#### [TASK BRIEF]
Within the entries below, find each line containing the word "Healthcare" and copy it.

[Stored dataset items]

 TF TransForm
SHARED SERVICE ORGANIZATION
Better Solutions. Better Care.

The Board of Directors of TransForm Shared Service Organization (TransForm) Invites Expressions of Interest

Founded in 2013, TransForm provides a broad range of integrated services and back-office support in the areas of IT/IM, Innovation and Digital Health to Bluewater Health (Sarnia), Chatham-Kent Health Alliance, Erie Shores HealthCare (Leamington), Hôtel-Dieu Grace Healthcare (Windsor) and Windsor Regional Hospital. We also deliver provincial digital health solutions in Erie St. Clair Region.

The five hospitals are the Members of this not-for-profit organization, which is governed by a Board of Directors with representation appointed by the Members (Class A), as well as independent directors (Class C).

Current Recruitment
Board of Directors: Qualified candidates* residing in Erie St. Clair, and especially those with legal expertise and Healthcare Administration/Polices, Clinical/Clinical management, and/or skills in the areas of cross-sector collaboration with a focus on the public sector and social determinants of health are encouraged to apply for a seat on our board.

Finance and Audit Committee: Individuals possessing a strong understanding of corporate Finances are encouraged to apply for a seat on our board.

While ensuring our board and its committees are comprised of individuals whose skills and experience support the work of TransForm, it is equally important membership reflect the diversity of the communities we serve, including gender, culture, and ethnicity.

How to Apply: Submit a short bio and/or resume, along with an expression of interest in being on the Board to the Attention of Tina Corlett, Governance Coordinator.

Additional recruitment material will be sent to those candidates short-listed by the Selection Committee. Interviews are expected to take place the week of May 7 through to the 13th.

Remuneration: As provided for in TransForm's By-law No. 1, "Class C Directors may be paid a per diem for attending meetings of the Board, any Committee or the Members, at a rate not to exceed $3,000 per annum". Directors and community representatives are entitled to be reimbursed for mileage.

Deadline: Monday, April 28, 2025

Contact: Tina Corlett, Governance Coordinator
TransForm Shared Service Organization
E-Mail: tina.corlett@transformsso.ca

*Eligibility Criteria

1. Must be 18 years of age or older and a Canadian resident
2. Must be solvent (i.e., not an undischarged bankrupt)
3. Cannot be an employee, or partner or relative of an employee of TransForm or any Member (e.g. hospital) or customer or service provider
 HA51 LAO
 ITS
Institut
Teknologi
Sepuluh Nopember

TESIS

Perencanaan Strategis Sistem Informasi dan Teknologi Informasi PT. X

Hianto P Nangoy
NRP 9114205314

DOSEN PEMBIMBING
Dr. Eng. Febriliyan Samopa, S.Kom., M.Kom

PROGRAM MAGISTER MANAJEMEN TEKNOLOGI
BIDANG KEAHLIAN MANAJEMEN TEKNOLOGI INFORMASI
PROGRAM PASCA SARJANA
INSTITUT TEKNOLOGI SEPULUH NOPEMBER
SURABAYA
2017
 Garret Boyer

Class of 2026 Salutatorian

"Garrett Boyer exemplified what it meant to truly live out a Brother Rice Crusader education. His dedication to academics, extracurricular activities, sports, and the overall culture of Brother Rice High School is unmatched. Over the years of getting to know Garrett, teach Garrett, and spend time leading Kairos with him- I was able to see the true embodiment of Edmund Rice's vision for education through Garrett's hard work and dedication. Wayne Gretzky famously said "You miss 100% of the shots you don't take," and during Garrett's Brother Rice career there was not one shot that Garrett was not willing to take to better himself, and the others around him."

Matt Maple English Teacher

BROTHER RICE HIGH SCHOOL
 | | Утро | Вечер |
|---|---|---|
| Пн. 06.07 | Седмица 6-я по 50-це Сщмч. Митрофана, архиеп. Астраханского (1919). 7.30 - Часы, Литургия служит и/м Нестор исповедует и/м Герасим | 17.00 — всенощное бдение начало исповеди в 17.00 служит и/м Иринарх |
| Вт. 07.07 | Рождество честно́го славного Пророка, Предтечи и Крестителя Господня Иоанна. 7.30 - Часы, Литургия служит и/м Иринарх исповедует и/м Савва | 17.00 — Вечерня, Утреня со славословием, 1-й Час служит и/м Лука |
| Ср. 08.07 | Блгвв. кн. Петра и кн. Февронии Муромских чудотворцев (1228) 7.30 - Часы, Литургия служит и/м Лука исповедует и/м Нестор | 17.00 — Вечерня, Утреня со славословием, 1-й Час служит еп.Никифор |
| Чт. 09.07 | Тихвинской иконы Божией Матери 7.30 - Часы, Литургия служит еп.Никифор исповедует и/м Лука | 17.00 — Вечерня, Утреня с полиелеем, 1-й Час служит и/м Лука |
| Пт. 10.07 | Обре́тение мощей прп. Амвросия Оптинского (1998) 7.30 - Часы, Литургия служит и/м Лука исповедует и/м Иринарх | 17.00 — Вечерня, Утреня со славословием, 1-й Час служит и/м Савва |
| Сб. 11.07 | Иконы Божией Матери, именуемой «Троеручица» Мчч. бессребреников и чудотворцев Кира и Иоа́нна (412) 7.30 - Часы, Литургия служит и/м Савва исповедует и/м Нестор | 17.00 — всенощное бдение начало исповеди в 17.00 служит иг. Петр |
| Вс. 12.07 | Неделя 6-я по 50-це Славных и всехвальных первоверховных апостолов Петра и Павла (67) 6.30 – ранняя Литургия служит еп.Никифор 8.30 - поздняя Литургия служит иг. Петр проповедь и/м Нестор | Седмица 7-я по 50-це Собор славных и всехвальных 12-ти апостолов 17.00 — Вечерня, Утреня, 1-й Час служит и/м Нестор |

#### [WRITTEN RESPONSE]
Founded in 2013, TransForm provides a broad range of integrated services and back-office support in the areas of IT/IM, Innovation and Digital Health to Bluewater Health (Sarnia), Chatham-Kent Health Alliance, Erie Shores HealthCare (Leamington), Hôtel-Dieu Grace Healthcare (Windsor) and Windsor Regional Hospital. We also deliver provincial digital health solutions in Erie St. Clair Region.
Board of Directors: Qualified candidates* residing in Erie St. Clair, and especially those with legal expertise and Healthcare Administration/Polices, Clinical/Clinical management, and/or skills in the areas of cross-sector collaboration with a focus on the public sector and social determinants of health are encouraged to apply for a seat on our board.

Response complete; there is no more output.